-- start --
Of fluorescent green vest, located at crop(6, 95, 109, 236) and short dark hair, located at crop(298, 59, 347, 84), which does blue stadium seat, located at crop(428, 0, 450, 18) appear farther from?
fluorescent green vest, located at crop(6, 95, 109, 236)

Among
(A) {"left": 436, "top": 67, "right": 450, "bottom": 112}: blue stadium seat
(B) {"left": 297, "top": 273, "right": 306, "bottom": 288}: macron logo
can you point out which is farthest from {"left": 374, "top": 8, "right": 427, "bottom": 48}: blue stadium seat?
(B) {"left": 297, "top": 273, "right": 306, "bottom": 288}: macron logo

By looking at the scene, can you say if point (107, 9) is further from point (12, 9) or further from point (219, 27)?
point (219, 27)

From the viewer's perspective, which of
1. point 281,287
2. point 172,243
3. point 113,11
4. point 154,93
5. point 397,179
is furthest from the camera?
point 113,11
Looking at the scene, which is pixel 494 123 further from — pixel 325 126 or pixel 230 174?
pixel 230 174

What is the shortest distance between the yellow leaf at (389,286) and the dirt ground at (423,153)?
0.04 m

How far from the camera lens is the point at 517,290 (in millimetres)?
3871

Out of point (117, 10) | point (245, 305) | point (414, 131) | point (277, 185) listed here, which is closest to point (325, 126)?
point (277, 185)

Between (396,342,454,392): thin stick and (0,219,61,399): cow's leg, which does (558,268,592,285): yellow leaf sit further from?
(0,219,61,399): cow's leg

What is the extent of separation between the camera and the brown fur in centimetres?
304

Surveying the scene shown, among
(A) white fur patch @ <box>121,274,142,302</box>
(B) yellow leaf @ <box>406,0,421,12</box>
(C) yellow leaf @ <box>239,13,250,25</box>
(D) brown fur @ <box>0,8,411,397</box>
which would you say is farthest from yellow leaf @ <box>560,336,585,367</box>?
-- end --
--- Set exercise ---
Copy out the lines above in full, swapping every "yellow leaf" for "dry leaf" and changing nothing else.

--- Expected answer ---
Of fluorescent green vest, located at crop(6, 95, 109, 236) and short dark hair, located at crop(298, 59, 347, 84), which does blue stadium seat, located at crop(428, 0, 450, 18) appear farther from?
fluorescent green vest, located at crop(6, 95, 109, 236)

Among
(A) {"left": 436, "top": 67, "right": 450, "bottom": 112}: blue stadium seat
(B) {"left": 297, "top": 273, "right": 306, "bottom": 288}: macron logo
can you point out which is farthest from {"left": 374, "top": 8, "right": 427, "bottom": 48}: blue stadium seat?
(B) {"left": 297, "top": 273, "right": 306, "bottom": 288}: macron logo

By looking at the scene, can you say if point (107, 9) is further from point (12, 9) or further from point (219, 27)?
point (219, 27)

From the viewer's perspective, which of
1. point 281,287
2. point 172,243
3. point 113,11
4. point 154,93
5. point 397,179
is furthest from the camera?
point 113,11
Looking at the scene, which is pixel 494 123 further from — pixel 325 126 or pixel 230 174?
pixel 230 174

What is the shortest distance between the dry leaf at (389,286) and the dirt ground at (423,153)?
0.04 m

How far from the camera lens is the point at 517,290 (in millimetres)?
3871

Out of point (117, 10) | point (245, 305) | point (414, 131) | point (277, 185) listed here, which is closest to point (325, 126)?
point (277, 185)

Between (396,342,454,392): thin stick and (0,219,61,399): cow's leg, which does (558,268,592,285): dry leaf sit further from?
(0,219,61,399): cow's leg

What is the extent of separation between the camera and the brown fur in centimetres?
304

Surveying the scene shown, among
(A) white fur patch @ <box>121,274,142,302</box>
(B) dry leaf @ <box>406,0,421,12</box>
(C) dry leaf @ <box>239,13,250,25</box>
(D) brown fur @ <box>0,8,411,397</box>
which would you say is farthest from dry leaf @ <box>560,336,585,367</box>?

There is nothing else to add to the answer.